Problem statement :: Put the records below into a Markdown table with two columns, Row and Line, giving each line its own numbered row. Skip blank lines and leave the pictures out.
[start]
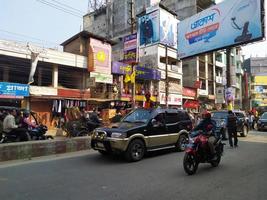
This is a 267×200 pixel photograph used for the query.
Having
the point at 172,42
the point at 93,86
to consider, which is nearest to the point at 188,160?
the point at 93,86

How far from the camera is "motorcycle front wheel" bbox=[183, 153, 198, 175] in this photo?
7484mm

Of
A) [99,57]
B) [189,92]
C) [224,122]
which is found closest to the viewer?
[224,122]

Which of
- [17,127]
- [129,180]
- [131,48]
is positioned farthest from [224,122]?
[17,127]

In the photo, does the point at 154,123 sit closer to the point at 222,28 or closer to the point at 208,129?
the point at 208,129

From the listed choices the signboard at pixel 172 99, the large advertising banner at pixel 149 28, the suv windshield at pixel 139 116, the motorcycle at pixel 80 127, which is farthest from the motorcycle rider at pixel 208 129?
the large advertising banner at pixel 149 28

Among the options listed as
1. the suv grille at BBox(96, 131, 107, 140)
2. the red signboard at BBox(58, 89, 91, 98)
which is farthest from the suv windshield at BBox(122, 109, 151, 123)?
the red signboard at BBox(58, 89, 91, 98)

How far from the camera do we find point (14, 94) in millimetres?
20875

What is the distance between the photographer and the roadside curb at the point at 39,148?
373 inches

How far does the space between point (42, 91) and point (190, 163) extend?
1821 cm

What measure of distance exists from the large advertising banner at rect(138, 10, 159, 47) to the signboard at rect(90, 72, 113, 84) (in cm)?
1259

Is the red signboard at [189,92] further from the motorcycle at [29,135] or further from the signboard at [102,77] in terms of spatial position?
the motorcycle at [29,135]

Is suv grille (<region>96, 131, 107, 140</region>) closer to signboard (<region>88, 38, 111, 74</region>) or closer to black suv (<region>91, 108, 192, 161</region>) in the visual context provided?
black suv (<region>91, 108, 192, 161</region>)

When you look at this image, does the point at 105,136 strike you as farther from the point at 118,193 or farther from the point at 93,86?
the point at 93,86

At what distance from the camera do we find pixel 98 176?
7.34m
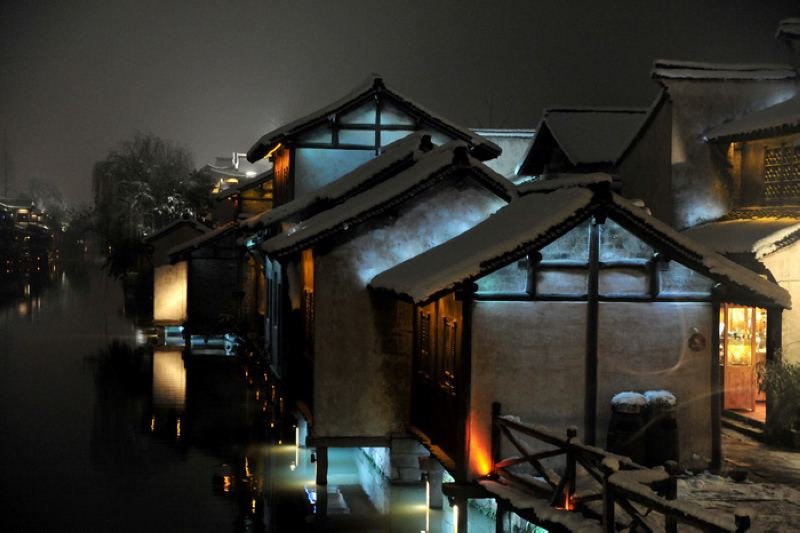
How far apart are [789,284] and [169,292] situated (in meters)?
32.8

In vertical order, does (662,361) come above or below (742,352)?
[end]
Solution to this exercise ::
| Row | Line |
|---|---|
| 1 | This is a 267×200 pixel photograph used for the query. |
| 2 | Having |
| 3 | the point at 172,42 |
| 4 | the point at 93,86 |
| 5 | to consider, which is nearest to the point at 188,160? |
| 6 | the point at 93,86 |
| 7 | How far from the camera is "motorcycle front wheel" bbox=[183, 153, 198, 175] in this photo? |
| 8 | 7484mm |
| 9 | Of |
| 10 | A) [99,57] |
| 11 | B) [189,92] |
| 12 | C) [224,122] |
| 13 | which is found closest to the viewer? |
| 14 | [224,122] |
| 15 | Which of |
| 16 | - [17,127] |
| 17 | - [129,180] |
| 18 | - [131,48] |
| 19 | is positioned farthest from [224,122]? |
| 20 | [17,127] |
| 21 | In the photo, does the point at 154,123 sit closer to the point at 222,28 or closer to the point at 208,129? |
| 22 | the point at 208,129 |
| 23 | From the listed choices the signboard at pixel 172 99, the large advertising banner at pixel 149 28, the suv windshield at pixel 139 116, the motorcycle at pixel 80 127, which is farthest from the motorcycle rider at pixel 208 129? |
| 24 | the large advertising banner at pixel 149 28 |
| 25 | Among the options listed as |
| 26 | 1. the suv grille at BBox(96, 131, 107, 140) |
| 27 | 2. the red signboard at BBox(58, 89, 91, 98) |
| 28 | which is farthest from the suv windshield at BBox(122, 109, 151, 123)? |
| 29 | the red signboard at BBox(58, 89, 91, 98) |
| 30 | How far from the camera do we find point (14, 94) in millimetres? |
| 31 | 20875 |
| 32 | What is the distance between the photographer and the roadside curb at the point at 39,148? |
| 33 | 373 inches |
| 34 | How far does the space between point (42, 91) and point (190, 163) extend? |
| 35 | 1821 cm |
| 36 | What measure of distance exists from the large advertising banner at rect(138, 10, 159, 47) to the signboard at rect(90, 72, 113, 84) (in cm)? |
| 37 | 1259 |
| 38 | Is the red signboard at [189,92] further from the motorcycle at [29,135] or further from the signboard at [102,77] in terms of spatial position? |
| 39 | the motorcycle at [29,135] |
| 40 | Is suv grille (<region>96, 131, 107, 140</region>) closer to signboard (<region>88, 38, 111, 74</region>) or closer to black suv (<region>91, 108, 192, 161</region>) in the visual context provided? |
| 41 | black suv (<region>91, 108, 192, 161</region>) |
| 42 | When you look at this image, does the point at 105,136 strike you as farther from the point at 118,193 or farther from the point at 93,86? |
| 43 | the point at 93,86 |
| 44 | At what distance from the camera do we find pixel 98 176? |
| 45 | 7.34m |
| 46 | How far apart are [789,284] and [169,292] situated (in meters)? |
| 47 | 32.8 |
| 48 | In vertical order, does (662,361) come above or below (742,352)? |